Skip to main content
Sumo Logic

Subqueries

Subqueries allow you to filter and evaluate conditions for a query when you may not be sure of the exact filter or condition criteria but you can write a short query to set the filter criteria for you. Subqueries use one query to pass results back to another query to narrow down or evaluate the set of messages that are searched in that query. Sometimes this offers a faster approach than a join, where you would have to unite large sets of data and then search through the results to form a conclusion. If you can do some processing to narrow down the scope of data, you can form a subquery.

In a subquery, the parent query contains the main body of the query while the child query contains the results necessary for filtering the parent query.

  • Child query. Handles the filtering. Runs first and provides intermediate input for the parent query. You can specify a different time range than the parent query.
  • Parent query. Depends on the input from a child query or queries to finish its execution.

Syntax

You can use subqueries in the search expression of your query (before the first pipe, |) and with where and if operators.

Search expression syntax:

Parent query
[subquery [from=(<fromTime>)] [to=(<toTime>)] : <child query>
| compose <field1>[, <field2>, ...] [maxresults=<int>] [keywords]
]
Rest of parent query

Where operator syntax:

Parent query
| where [subquery [from=(<fromTime>)] [to=(<toTime>)] : <child query>
| compose <field1>[, <field2>, ...] [maxresults=<int>]
]
Rest of parent query

If operator syntax:

Parent query
| if ( [subquery [from=(<fromTime>)] [to=(<toTime>)] : <child query>
| compose <field1>[, <field2>, ...] [maxresults=<int>]
]
, <value_if_true>, <value_if_false> ) as <field>
Rest of parent query

Required arguments

compose controls the output of the child query that is provided to the parent query:

  •  Fields from the child query that are returned to the parent query. You can return more than one field to the parent query.

- _SUPPLIED DATA_

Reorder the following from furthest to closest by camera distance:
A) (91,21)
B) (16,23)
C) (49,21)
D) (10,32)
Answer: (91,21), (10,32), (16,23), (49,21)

- _REQUIRED WORK_
• a. Copy the subqueries text word for word, from start to end.
• b. Rewrite the entries with "furthest" replaced by "farthest", leaving everything else the same.

- _ANSWERS TO THE TASKS_
• a.
Skip to main content
Sumo Logic

Subqueries

Subqueries allow you to filter and evaluate conditions for a query when you may not be sure of the exact filter or condition criteria but you can write a short query to set the filter criteria for you. Subqueries use one query to pass results back to another query to narrow down or evaluate the set of messages that are searched in that query. Sometimes this offers a faster approach than a join, where you would have to unite large sets of data and then search through the results to form a conclusion. If you can do some processing to narrow down the scope of data, you can form a subquery.

In a subquery, the parent query contains the main body of the query while the child query contains the results necessary for filtering the parent query.

  • Child query. Handles the filtering. Runs first and provides intermediate input for the parent query. You can specify a different time range than the parent query.
  • Parent query. Depends on the input from a child query or queries to finish its execution.

Syntax

You can use subqueries in the search expression of your query (before the first pipe, |) and with where and if operators.

Search expression syntax:

Parent query
[subquery [from=(<fromTime>)] [to=(<toTime>)] : <child query>
| compose <field1>[, <field2>, ...] [maxresults=<int>] [keywords]
]
Rest of parent query

Where operator syntax:

Parent query
| where [subquery [from=(<fromTime>)] [to=(<toTime>)] : <child query>
| compose <field1>[, <field2>, ...] [maxresults=<int>]
]
Rest of parent query

If operator syntax:

Parent query
| if ( [subquery [from=(<fromTime>)] [to=(<toTime>)] : <child query>
| compose <field1>[, <field2>, ...] [maxresults=<int>]
]
, <value_if_true>, <value_if_false> ) as <field>
Rest of parent query

Required arguments

compose controls the output of the child query that is provided to the parent query:

  •  Fields from the child query that are returned to the parent query. You can return more than one field to the parent query.

• b.
Reorder the following from farthest to closest by camera distance:
A) (91,21)
B) (16,23)
C) (49,21)
D) (10,32)
Answer: (91,21), (10,32), (16,23), (49,21)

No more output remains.